Ensuring open access to and the protection of Holocaust-era archival materials are at the heart of IHRA’s mission and are central to the commitments of 46 countries to the Stockholm Declaration on the Holocaust of 2000.

Although IHRA supports the European Commission’s efforts to ensure uniform protection of personal data online and offline to benefit citizens and business, IHRA believes that the provisions of the newly-created “right to oblivion” may have devastating effects on historiography in general and commemoration in particular.  The current form of the proposed General Data Protection Regulation risks making it very difficult, if not impossible, to undertake research on individual victims, perpetrators and bystanders in the Holocaust and to use archival materials in Holocaust education and remembrance.

IHRA is concerned that the European Commission’s initiative could lead to the closing of archives or the destruction of personal information on Nazi victims and perpetrators, without which education, remembrance and research on the Holocaust will not be possible.  It is a moral duty to preserve these authentic records for future generations.

As such, IHRA believes that the proposed regulation should contain only general provisions that acknowledge the need to balance the fundamental right to privacy and the protection of personal data with other legitimate public or national interests. It is of the utmost importance to Holocaust remembrance that the “right to be forgotten” should not entail the anonymization or destruction of Holocaust-era archival material.

IHRA is seeking high-level consultations with officials in Brussels to address this issue.

13 February


IHRA Chair Condemns Antisemitic Imagery at the Aalst Carnival


The Belgian Chair of the International Holocaust Remembrance Alliance is deeply shocked by the parade of a fake Nazi railcar during the Aalst Carnival.

The representation of the float with officers drinking champagne and stereotyping a Jewish victim is a despicable act insulting the memory of the victims of the Holocaust.

Especially during the year of the Chairmanship of the International Holocaust Remembrance Alliance, when Belgium has recognized the responsibility of the State in the deportation of the Jewish citizens by the Nazi occupiers and their collaborators, the Holocaust must not be trivialized for the purposes of a local political situation.

The Chair of IHRA strongly condemns the belittling of the Holocaust and the use of antisemitic stereotypes.

18 January


IHRA Chair’s Statement on the EU Incorporating International Holocaust Remembrance Day into its Official Calendar


As Chair of the International Holocaust Remembrance Alliance, I would like to express my appreciation for the European Union’s placement of 27 January, International Holocaust Remembrance Day, on its official calendar.

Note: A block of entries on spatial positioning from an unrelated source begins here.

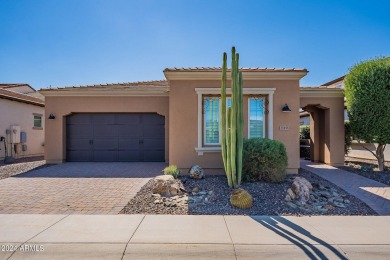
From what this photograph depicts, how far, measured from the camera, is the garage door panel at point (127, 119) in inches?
470

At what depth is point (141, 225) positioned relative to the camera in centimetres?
445

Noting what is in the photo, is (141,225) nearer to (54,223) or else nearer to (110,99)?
(54,223)

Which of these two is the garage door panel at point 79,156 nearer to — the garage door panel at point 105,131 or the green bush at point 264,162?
the garage door panel at point 105,131

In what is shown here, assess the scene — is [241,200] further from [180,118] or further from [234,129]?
[180,118]

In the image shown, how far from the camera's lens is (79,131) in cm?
1198

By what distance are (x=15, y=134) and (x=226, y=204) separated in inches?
543

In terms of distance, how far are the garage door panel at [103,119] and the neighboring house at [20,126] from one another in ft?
18.0

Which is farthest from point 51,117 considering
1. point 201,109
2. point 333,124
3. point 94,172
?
point 333,124

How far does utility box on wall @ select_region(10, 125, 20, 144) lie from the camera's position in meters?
13.2

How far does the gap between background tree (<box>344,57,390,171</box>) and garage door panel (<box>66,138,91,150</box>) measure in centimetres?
1254

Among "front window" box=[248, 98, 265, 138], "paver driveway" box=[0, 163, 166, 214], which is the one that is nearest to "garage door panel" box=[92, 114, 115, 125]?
"paver driveway" box=[0, 163, 166, 214]

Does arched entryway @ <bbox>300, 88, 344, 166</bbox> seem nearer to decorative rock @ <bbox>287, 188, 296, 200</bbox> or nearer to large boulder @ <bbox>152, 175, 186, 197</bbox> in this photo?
decorative rock @ <bbox>287, 188, 296, 200</bbox>

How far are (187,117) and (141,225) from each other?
4.80 meters

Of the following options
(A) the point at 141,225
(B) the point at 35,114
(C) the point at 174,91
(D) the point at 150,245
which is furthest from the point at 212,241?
(B) the point at 35,114
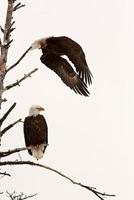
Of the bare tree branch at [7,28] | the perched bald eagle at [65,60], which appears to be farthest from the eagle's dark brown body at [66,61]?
the bare tree branch at [7,28]

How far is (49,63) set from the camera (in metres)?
6.84

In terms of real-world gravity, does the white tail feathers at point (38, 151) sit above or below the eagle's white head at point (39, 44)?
below

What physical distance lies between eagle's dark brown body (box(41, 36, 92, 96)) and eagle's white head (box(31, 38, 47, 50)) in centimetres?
6

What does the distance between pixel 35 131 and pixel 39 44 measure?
2.12 m

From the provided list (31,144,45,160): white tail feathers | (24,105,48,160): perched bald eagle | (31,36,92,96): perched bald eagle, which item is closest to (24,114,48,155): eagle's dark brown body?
(24,105,48,160): perched bald eagle

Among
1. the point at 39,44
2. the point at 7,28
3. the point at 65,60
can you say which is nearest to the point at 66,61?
the point at 65,60

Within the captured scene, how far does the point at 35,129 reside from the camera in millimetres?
8398

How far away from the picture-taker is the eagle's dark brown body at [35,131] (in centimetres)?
820

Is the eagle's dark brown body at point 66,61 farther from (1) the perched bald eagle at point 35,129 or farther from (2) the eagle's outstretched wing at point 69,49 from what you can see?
(1) the perched bald eagle at point 35,129

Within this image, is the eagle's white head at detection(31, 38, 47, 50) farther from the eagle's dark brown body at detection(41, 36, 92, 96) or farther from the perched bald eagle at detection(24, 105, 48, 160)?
the perched bald eagle at detection(24, 105, 48, 160)

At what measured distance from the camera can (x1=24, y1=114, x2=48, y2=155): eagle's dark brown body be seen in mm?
8195

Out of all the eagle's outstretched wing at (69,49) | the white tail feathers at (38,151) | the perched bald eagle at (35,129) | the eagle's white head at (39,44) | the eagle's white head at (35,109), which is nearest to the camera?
the eagle's white head at (39,44)

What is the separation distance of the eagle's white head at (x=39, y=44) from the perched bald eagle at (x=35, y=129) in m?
1.72

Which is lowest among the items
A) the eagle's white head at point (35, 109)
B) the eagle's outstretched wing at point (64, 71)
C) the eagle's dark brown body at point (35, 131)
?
the eagle's dark brown body at point (35, 131)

Remembrance is at the core of IHRA’s mandate, and the Stockholm Declaration commits all member countries “commemorate the victims of the Holocaust and to honour those who stood against it.”

All 31 IHRA member countries, including the 23 that are also EU member states, reflect this commitment by holding annual national commemorations on 27 January.

The IHRA’s focus on Holocaust Memorial Days encompasses several activities.  The IHRA’s Grant Strategy includes a program encouraging applicants to develop strategies for Holocaust Memorial Days in a way that injects substance, real meaning, and educational value into these events.  The IHRA has also devoted a part of its new multi-year work plan to this topic.

The IHRA will continue its efforts to promote meaningful and content-rich Holocaust Memorial Day commemorations around the world and stands ready to cooperate with the EU and other international institutions in this regard.